I don’t count as a Republican, but I am a moderate conservative who votes Republican more often than not.

I intend to vote in the Democratic primary (assuming Missouri has a primary this year, no money having been appropriated for it yet). I intend to vote for the candidate I would most prefer to be president, though I’m not sure who that is yet (I’m leaning toward Edwards).

Because I am thoroughly disenchanted with President Bush, I will vote for the Democratic candidate in the general election if I can stomach him (her?). Otherwise, I’ll see if the Libertarians have managed to dig up somebody at least moderately sane; if they haven’t, I’ll write in somebody’s name.

But the point of a primary isn’t to give the majority of voters what they want, is it? It’s to give the majority of party members what they want. The point of a primary is to say “This man or woman has our (the state Democratic or Republican, or Socialist Worker, or etc.) endorsement in the upcoming election, and we will allow him to run under our name”. Primaries are ultimately internal mechanisms. The Democrats or Republicans could decide to get rid of them all together, and just have the National or State Committees pick the candidates. That’s what some smaller parties do.

So, if I’m not a Republican or not a Democrat, why should I have any say in the internal policies of those organizations?

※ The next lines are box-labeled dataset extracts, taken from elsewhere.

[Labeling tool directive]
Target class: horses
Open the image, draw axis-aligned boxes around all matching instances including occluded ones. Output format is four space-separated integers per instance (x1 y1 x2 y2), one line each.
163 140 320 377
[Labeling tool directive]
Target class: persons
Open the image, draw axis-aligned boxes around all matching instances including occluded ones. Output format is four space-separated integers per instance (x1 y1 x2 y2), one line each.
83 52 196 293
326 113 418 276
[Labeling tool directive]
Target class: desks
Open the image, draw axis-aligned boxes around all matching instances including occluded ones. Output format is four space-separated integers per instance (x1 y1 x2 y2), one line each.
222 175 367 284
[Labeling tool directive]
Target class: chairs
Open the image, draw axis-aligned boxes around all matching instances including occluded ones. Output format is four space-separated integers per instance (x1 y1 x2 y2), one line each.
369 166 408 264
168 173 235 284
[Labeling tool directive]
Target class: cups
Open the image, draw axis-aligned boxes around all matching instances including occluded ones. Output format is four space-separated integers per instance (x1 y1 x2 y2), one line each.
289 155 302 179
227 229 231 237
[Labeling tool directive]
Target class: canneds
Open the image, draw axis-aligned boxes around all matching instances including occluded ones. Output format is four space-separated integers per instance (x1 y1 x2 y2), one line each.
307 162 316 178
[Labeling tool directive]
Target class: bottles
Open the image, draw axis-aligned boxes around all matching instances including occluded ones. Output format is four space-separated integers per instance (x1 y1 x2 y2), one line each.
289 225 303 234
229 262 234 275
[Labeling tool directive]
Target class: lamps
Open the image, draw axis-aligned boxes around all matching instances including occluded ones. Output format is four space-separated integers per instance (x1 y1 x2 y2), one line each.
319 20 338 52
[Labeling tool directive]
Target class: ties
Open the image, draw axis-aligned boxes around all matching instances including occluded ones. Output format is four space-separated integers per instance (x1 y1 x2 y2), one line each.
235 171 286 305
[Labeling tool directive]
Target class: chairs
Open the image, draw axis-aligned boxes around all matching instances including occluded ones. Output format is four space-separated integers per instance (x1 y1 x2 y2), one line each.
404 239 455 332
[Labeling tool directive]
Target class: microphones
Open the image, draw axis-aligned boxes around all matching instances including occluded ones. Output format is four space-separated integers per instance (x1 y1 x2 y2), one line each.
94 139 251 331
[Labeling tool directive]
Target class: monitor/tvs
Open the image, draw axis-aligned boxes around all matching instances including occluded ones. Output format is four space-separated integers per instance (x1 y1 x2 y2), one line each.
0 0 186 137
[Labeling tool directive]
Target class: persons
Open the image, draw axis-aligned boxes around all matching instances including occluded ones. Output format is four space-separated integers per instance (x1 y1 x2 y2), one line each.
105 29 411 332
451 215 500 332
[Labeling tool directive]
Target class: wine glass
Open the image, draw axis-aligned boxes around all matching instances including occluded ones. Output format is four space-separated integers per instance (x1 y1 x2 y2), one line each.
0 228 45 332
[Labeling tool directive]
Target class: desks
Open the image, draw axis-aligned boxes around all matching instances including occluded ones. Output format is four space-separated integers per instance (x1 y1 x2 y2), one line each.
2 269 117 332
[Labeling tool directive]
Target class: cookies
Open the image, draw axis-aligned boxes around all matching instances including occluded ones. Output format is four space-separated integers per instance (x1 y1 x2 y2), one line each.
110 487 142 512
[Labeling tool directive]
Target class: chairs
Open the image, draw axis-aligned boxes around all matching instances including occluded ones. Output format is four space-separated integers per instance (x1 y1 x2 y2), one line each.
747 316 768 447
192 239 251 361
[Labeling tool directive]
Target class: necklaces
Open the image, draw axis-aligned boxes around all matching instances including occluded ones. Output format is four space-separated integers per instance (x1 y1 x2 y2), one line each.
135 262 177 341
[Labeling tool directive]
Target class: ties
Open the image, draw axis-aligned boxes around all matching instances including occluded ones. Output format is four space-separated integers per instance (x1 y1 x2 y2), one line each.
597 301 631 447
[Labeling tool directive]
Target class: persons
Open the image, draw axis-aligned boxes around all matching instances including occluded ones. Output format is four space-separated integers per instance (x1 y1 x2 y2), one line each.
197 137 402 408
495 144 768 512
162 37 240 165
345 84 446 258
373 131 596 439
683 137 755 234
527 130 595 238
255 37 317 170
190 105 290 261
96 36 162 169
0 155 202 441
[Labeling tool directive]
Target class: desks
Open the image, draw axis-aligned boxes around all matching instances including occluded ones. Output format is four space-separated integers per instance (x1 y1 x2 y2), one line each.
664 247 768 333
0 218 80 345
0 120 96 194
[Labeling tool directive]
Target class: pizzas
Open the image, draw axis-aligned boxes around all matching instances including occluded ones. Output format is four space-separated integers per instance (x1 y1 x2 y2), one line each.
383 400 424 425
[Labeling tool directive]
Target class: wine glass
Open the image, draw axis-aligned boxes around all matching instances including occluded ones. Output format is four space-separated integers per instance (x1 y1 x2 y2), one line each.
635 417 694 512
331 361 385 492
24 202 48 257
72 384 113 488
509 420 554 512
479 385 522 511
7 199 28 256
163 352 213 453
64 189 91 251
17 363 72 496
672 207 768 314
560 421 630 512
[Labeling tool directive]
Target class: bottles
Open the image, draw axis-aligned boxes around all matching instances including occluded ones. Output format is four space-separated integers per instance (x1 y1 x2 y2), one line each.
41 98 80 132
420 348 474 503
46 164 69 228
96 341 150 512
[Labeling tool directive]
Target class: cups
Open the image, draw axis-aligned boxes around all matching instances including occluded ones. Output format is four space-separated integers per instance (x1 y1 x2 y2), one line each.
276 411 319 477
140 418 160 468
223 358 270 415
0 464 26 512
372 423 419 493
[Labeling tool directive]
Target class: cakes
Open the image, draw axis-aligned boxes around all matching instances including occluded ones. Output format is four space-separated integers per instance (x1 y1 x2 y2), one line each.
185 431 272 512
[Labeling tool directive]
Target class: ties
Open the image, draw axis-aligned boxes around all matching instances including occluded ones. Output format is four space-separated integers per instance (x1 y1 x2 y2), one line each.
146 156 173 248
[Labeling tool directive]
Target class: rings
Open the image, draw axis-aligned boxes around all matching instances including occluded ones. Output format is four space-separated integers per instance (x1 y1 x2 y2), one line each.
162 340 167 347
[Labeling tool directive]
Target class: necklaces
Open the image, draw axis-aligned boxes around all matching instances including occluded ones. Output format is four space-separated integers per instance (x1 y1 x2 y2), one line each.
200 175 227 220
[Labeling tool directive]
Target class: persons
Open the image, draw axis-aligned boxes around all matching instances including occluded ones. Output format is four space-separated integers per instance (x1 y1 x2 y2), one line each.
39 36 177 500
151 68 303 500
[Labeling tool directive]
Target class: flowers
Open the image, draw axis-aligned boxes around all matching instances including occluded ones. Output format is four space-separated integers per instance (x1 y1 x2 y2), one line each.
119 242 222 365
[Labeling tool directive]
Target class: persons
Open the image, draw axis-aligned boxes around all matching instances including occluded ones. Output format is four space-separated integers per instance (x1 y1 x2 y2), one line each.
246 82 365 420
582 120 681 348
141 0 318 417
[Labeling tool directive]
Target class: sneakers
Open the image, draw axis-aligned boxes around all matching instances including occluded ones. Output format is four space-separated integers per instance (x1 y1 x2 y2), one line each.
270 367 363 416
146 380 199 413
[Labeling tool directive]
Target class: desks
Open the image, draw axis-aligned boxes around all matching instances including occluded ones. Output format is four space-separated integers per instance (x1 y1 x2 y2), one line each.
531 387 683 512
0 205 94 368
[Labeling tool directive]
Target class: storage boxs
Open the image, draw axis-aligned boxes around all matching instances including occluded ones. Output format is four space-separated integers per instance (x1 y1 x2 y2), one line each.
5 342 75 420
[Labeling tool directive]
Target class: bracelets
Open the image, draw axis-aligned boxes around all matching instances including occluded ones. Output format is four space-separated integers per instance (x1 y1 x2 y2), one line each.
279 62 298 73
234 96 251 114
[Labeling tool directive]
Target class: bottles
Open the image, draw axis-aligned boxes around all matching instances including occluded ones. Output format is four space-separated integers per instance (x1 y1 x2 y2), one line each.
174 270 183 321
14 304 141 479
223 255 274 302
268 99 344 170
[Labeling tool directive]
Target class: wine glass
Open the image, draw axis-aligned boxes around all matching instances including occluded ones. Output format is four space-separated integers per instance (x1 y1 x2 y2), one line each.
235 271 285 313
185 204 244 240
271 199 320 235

Like I said above, the position of the open-primary advocates in Washington State is that the government (i.e. the public) pays for the election, and that therefore it should serve the public’s interest. If the parties want to make it their own function, they can pay for it themselves. I see some validity to this argument, but then like I said before I’m not an impartial observer.

Note that in Washington, this was not a hot-button issue until a few years ago when we added a presidential primary. Formerly, we used the primary cycles for state and local races only, with a single open (all party) ballot, while presidential convention delegates were selected via caucus. A few years ago, the system was changed such that we now have a bizarre Frankensteinian hybrid of primary and caucus, which is so complicated I’m not sure anybody outside the party apparatchik inner circles understands it fully. Anyway, as soon as that happened, we suddenly appeared on the national party organizers’ radar, and they started agitating to end the open primary system.

Me, I’d be perfectly happy if they ditched the presidential primary and went back to the open state-only system plus a presidential caucus.

I like the reasoning offered by Cervaise. If the party wants to control the outcome (or at least control access to the process) then the party needs to foot the bill.